▸ **SHORT EXERCISE**:
The data below is to be returned in full and exactly.
— Begin MATERIAL PROVIDED —
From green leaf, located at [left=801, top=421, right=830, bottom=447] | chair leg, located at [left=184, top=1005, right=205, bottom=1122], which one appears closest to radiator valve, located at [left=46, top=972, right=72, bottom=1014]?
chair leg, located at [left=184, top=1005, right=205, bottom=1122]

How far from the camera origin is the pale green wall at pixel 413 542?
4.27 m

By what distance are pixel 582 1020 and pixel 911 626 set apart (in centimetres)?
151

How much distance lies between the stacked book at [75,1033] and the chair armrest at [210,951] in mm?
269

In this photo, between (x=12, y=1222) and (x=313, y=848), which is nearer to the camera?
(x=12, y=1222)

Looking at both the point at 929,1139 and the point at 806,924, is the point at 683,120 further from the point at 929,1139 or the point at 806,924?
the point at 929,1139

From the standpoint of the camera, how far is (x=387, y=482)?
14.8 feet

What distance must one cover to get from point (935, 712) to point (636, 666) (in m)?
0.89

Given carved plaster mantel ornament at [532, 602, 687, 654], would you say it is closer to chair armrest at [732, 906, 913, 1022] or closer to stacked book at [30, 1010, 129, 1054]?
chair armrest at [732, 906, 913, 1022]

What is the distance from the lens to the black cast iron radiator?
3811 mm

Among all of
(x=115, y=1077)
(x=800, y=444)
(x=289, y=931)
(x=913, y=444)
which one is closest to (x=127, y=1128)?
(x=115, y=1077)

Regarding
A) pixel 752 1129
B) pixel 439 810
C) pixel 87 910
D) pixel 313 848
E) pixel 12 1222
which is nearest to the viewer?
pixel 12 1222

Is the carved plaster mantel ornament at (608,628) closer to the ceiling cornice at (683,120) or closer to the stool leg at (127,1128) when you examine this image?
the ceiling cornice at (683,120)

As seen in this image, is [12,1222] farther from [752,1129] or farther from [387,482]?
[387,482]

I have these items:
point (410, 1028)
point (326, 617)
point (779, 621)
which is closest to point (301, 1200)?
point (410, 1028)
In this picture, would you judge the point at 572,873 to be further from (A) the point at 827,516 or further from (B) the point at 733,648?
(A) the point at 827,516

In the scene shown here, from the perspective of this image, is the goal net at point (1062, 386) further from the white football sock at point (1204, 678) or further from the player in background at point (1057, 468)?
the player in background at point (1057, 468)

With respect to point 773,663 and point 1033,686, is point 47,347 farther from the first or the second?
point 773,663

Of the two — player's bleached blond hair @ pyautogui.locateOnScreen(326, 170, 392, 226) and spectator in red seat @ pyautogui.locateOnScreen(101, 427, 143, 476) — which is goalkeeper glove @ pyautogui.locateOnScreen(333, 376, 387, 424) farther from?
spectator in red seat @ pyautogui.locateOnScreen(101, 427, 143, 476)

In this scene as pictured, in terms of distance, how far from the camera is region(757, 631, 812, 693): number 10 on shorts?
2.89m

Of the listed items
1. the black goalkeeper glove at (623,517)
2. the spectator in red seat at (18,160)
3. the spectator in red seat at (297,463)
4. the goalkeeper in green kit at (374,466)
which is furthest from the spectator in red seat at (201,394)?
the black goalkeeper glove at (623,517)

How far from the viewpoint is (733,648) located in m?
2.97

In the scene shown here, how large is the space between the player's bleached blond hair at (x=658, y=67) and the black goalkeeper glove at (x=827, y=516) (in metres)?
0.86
— End MATERIAL PROVIDED —
▸ **CORRECT RESPONSE**:
From green leaf, located at [left=801, top=421, right=830, bottom=447] | chair leg, located at [left=184, top=1005, right=205, bottom=1122], which one appears closest to radiator valve, located at [left=46, top=972, right=72, bottom=1014]?
chair leg, located at [left=184, top=1005, right=205, bottom=1122]

How far from the camera origin is the pale green wall at pixel 413 542?
4.27 m

By what distance are pixel 582 1020 and pixel 911 626 set apart (in centimetres)?
151

How much distance lies between the stacked book at [75,1033] and the chair armrest at [210,951] in mm?
269

In this photo, between (x=12, y=1222) and (x=313, y=848), which is nearer to the camera?
(x=12, y=1222)

Looking at both the point at 929,1139 and the point at 806,924, is the point at 683,120 further from the point at 929,1139 or the point at 806,924?
the point at 929,1139

From the standpoint of the camera, how far is (x=387, y=482)?
14.8 feet

What distance must one cover to get from point (935, 712) to point (636, 666) (in m)?
0.89

Given carved plaster mantel ornament at [532, 602, 687, 654], would you say it is closer to chair armrest at [732, 906, 913, 1022] or closer to stacked book at [30, 1010, 129, 1054]?
chair armrest at [732, 906, 913, 1022]

What is the distance from the lens to the black cast iron radiator?
3811 mm

Among all of
(x=115, y=1077)
(x=800, y=444)
(x=289, y=931)
(x=913, y=444)
which one is closest to (x=127, y=1128)?
(x=115, y=1077)

Regarding
A) pixel 752 1129
B) pixel 439 810
C) pixel 87 910
D) pixel 313 848
E) pixel 12 1222
which is nearest to the viewer?
pixel 12 1222

Is the carved plaster mantel ornament at (608,628) closer to the ceiling cornice at (683,120) or closer to the stool leg at (127,1128) when you examine this image?
the ceiling cornice at (683,120)

As seen in this image, is [12,1222] farther from [752,1129] or farther from [387,482]?
[387,482]

I have these items:
point (410, 1028)
point (326, 617)
point (779, 621)
which is closest to point (301, 1200)?
point (410, 1028)
In this picture, would you judge the point at 572,873 to be further from (A) the point at 827,516 or further from (B) the point at 733,648?
(A) the point at 827,516

In the scene shown here, from the perspective of this image, is the goal net at point (1062, 386) further from the white football sock at point (1204, 678) or further from the player in background at point (1057, 468)?
the player in background at point (1057, 468)

With respect to point 773,663 and point 1033,686, is point 47,347 farther from the first or the second?
point 773,663

Of the two — player's bleached blond hair @ pyautogui.locateOnScreen(326, 170, 392, 226) and spectator in red seat @ pyautogui.locateOnScreen(101, 427, 143, 476) — which is goalkeeper glove @ pyautogui.locateOnScreen(333, 376, 387, 424) farther from?
spectator in red seat @ pyautogui.locateOnScreen(101, 427, 143, 476)

In this scene as pictured, in terms of distance, how far from the camera is region(757, 631, 812, 693): number 10 on shorts?
2.89m

Of the listed items
1. the black goalkeeper glove at (623,517)
2. the spectator in red seat at (18,160)
3. the spectator in red seat at (297,463)
4. the goalkeeper in green kit at (374,466)
which is furthest from the spectator in red seat at (201,394)?
the black goalkeeper glove at (623,517)

How far from the viewpoint is (733,648) located in m?
2.97

In the scene shown here, how large is the space between the player's bleached blond hair at (x=658, y=67) and the black goalkeeper glove at (x=827, y=516) (in metres)?
0.86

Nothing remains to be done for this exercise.